Today's article published on carbohydrate polymers is "engineering of a chitosanase fused to a carbohydrate-binding module for continuous production of desirable chitooligosaccharides", The corresponding author is Professor Yu Xiaobin of the School of Biological Engineering of Jiangnan University.
Chitosan oligosaccharides (chos) are biocompatible cationic polysaccharides with antibacterial activity because they adhere to the bacterial cell wall and inhibit the metabolism of bacteria. chos is a hydrolysate of chitosan, with low viscosity, high solubility, good moisture absorption, strong adsorption capacity, good biocompatibility and other characteristics, in cosmetics, pharmaceutical, agriculture and food industry has a wide range of applications. At present, the production methods of chos are chemical, physical and enzymatic. Among them, the enzyme-catalyzed degradation of chitosan or chitin has the advantages of mild reaction conditions, environmental sustainability, selectivity or high specificity, and has broad application prospects.

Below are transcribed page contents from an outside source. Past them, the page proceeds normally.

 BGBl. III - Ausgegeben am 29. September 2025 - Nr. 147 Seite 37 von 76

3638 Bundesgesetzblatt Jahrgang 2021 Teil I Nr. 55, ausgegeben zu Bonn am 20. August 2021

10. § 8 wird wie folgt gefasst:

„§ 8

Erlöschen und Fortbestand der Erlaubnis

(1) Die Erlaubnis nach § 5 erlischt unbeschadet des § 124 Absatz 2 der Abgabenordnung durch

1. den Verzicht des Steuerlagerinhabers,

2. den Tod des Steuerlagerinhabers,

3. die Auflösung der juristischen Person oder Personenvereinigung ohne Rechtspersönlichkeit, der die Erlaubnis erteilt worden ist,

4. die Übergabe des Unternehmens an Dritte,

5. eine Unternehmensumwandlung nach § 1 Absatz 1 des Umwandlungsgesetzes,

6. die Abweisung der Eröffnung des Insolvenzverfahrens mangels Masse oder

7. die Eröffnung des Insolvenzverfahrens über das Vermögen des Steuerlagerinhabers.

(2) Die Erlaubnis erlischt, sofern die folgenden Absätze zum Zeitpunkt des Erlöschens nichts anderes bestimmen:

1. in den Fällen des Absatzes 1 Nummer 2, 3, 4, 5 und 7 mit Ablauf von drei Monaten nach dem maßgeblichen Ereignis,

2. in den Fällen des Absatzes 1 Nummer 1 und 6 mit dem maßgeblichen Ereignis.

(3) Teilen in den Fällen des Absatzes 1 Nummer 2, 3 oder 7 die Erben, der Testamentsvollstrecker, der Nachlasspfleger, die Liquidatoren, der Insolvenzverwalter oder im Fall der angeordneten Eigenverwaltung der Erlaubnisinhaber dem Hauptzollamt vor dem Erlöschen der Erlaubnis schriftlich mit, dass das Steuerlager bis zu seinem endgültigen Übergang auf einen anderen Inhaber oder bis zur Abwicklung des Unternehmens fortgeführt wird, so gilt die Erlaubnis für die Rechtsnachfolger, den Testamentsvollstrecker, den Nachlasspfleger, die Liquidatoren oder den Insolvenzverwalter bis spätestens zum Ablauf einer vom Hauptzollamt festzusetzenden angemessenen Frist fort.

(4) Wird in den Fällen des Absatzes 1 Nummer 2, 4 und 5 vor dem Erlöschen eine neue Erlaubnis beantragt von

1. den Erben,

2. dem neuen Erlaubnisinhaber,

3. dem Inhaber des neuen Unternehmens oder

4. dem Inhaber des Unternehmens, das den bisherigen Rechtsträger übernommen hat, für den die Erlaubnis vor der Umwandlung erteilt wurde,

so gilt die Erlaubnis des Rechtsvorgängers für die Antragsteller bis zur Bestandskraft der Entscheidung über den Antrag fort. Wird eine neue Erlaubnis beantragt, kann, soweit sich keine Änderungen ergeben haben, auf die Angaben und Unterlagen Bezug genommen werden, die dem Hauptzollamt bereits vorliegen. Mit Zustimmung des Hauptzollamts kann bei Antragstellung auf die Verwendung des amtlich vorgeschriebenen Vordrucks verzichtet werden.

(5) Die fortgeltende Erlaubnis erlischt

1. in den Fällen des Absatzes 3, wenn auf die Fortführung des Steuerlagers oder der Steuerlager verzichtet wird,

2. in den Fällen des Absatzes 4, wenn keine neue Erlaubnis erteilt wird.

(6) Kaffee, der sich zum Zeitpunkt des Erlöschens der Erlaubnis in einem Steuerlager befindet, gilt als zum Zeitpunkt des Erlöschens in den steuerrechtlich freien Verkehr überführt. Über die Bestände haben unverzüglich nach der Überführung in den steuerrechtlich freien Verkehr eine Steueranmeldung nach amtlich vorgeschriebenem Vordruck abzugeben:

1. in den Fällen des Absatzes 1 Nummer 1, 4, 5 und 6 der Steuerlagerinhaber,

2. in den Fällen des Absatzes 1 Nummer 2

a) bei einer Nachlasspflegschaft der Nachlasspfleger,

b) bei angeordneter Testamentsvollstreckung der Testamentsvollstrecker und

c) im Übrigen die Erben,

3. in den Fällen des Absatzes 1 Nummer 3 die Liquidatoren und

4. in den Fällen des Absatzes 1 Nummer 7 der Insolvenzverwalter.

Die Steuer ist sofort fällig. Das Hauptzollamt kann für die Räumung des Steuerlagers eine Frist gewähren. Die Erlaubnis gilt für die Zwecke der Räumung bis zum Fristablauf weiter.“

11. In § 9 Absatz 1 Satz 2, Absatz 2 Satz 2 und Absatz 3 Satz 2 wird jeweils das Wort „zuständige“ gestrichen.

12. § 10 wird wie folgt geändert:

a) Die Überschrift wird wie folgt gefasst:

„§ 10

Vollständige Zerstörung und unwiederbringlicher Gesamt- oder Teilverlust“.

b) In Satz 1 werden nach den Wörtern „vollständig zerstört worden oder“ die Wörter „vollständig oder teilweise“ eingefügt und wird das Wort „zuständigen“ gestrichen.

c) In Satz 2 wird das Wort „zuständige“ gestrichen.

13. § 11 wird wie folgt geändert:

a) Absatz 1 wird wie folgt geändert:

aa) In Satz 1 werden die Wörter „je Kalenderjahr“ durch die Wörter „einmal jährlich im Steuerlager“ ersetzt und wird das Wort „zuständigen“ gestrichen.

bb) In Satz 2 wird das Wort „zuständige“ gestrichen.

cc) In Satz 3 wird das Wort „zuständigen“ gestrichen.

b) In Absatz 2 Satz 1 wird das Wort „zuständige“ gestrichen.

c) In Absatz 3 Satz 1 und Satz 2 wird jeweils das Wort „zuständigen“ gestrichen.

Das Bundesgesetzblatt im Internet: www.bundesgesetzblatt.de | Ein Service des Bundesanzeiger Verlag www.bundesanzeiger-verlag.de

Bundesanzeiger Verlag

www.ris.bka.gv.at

A variety of enzyme immobilization techniques (embedding, crosslinking and vector binding) have been developed to enable efficient production and separation of products, substrates and enzymes. In most cases, however, the enzyme needs to be purified prior to immobilization, and the product also needs to be tediously separated downstream from the substrate and residual enzymes. In addition, the reusability and stability of enzymes remains the main bottleneck in the application of enzyme immobilization in actual production.
Recently, strategies for fusing enzymes with carbohydrate binding modules (CBMs) have proven feasible in one-step purification and immobilization. CBM is a small domain widely present in carbohydrate enzymes that specifically recognize and bind carbohydrates, especially insoluble polysaccharides. Carriers used for immobilization are generally natural or food-safe polysaccharides such as cellulose, chitin, and microcrystalline cellulose. This strategy has been found to improve the properties of fusion enzymes, including their stability, activity, selectivity, and specificity.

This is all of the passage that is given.